Minister of Finance and Planning, Dr. the Hon. Peter Phillips says the economy will achieve significant growth in the near future, given huge investments in infrastructural development as well as in agriculture, tourism and other sectors.
Addressing a Social Development Commission (SDC) parish forum, held on January 31, at St. Hilda’s High School, in Brown’s Town, St. Ann, Dr. Phillips emphasised that the Government’s determination to cut the nearly US$1 billion annual food import bill; the additional 2,000 hotel rooms that are coming on stream, and the continued expansion of the Information and Communication Technology (ICT) sector, represent “the most attractive opportunities for growth.”
“I believe that we are entering a period of immense prospect for significant growth in the country.
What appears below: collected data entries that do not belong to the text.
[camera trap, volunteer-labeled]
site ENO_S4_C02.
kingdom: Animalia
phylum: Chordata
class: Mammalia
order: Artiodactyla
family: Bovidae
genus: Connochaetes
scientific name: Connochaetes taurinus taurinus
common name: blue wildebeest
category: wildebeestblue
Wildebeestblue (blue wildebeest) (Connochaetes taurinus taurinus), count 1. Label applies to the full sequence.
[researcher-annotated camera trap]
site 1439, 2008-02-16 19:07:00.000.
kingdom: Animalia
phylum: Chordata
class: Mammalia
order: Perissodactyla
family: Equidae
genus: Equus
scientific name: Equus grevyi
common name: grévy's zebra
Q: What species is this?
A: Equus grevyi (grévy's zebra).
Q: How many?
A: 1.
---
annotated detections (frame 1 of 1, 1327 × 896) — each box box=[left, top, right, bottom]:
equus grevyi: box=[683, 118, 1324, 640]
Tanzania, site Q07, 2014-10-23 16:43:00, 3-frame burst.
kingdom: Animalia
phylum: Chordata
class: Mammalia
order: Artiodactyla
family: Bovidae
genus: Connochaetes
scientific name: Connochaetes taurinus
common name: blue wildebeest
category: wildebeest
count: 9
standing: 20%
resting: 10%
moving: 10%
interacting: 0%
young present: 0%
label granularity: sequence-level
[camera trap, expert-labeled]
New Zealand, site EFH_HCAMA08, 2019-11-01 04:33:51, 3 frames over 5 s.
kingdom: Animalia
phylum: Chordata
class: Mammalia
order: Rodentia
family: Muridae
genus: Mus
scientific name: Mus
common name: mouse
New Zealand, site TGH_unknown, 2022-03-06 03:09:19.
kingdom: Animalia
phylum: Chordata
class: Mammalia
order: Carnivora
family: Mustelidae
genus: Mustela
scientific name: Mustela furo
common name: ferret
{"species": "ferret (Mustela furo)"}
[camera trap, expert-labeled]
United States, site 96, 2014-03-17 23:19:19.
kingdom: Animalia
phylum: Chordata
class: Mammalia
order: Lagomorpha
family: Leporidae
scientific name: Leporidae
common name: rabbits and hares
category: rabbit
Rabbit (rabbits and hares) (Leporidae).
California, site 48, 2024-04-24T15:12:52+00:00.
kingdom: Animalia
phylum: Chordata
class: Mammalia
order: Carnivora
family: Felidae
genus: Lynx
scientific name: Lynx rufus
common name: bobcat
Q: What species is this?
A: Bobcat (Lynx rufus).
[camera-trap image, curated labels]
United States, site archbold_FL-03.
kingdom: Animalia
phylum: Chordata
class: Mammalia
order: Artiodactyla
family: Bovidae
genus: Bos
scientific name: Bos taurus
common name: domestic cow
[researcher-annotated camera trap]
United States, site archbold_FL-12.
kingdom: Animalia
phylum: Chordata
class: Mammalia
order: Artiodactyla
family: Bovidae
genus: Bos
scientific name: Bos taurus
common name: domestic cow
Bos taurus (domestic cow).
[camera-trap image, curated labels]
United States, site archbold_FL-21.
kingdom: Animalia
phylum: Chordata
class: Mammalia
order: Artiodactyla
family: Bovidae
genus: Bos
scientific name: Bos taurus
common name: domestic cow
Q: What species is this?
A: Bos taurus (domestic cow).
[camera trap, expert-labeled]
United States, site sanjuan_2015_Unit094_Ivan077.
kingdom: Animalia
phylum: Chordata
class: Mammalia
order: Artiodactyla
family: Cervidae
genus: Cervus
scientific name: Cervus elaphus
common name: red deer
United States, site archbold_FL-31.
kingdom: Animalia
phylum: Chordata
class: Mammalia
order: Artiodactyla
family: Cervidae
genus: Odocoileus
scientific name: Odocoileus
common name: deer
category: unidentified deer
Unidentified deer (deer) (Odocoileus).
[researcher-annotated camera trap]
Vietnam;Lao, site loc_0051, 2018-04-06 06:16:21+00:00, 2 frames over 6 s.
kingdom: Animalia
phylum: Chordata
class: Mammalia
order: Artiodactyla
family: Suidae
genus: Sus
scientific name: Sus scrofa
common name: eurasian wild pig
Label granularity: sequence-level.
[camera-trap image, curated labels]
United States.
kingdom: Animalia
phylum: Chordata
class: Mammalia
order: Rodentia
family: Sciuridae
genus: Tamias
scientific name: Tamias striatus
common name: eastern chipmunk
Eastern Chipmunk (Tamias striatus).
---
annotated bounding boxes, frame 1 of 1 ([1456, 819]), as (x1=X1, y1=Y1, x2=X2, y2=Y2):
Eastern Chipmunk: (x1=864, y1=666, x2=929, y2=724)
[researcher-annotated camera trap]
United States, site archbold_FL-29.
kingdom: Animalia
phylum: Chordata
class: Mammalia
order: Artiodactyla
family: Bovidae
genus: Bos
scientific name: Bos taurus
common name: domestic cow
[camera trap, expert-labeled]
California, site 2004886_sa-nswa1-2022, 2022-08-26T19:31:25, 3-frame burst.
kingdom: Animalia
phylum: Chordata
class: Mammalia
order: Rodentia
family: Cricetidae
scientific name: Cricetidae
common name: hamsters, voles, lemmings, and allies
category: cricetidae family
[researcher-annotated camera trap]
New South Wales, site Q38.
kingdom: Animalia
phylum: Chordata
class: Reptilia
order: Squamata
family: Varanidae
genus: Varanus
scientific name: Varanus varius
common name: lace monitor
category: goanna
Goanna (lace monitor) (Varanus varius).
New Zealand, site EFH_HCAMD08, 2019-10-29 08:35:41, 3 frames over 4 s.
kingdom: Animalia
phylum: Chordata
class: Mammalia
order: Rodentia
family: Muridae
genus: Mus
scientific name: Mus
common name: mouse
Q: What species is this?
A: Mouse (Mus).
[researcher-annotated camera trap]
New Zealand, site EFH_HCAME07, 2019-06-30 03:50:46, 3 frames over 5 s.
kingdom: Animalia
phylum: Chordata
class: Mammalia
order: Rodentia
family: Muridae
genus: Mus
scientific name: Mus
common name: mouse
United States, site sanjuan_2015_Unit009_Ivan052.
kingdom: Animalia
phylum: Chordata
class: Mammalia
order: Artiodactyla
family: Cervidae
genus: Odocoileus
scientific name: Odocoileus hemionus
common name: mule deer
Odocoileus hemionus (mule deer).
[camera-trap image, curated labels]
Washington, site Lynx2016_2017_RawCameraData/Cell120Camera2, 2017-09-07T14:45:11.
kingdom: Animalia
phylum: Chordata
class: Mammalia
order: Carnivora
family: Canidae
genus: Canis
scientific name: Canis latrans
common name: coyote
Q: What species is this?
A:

The Government is moving with a series of agro parks, involving more than 8,000 acres of production that will enable us, and those willing to invest alongside the Government’s provision of infrastructure, to reduce that food import bill. It will not only put people to work, but it will enhance the food security of the country,” the Minister told the audience.
He added that the current economic pursuit by the Government is not a prerogative merely imposed by the International Monetary Fund (IMF), but one that Jamaica must undertake in the interest of a sustainable economic future.
“What we need to do to correct and steady Jamaica’s economic ship, is not something that the IMF needs to impose on us, it is something that we need to do, because it is the responsibility of any independent country to take the decisions that will allow us to progress as a country,” the Minister said.
He noted that an IMF team will visit Jamaica within the next three weeks, and once the talks go well, a deal with the Fund would not be too far off.
The Minister said the huge national debt has almost stalled further efforts to build new schools and health facilities, and tackle criminal activities.
“We are approaching the debt issue as a condition of national economic emergency, in order that we do not forfeit the development prospect, not only of our generation, but even more importantly, of the generations that will come after us, and to whom we are obligated,” Dr. Phillips argued.
Dr. Phillips praised the trade union leaders for their understanding of the challenges facing the country, and the need for the Government to reduce the wage bill.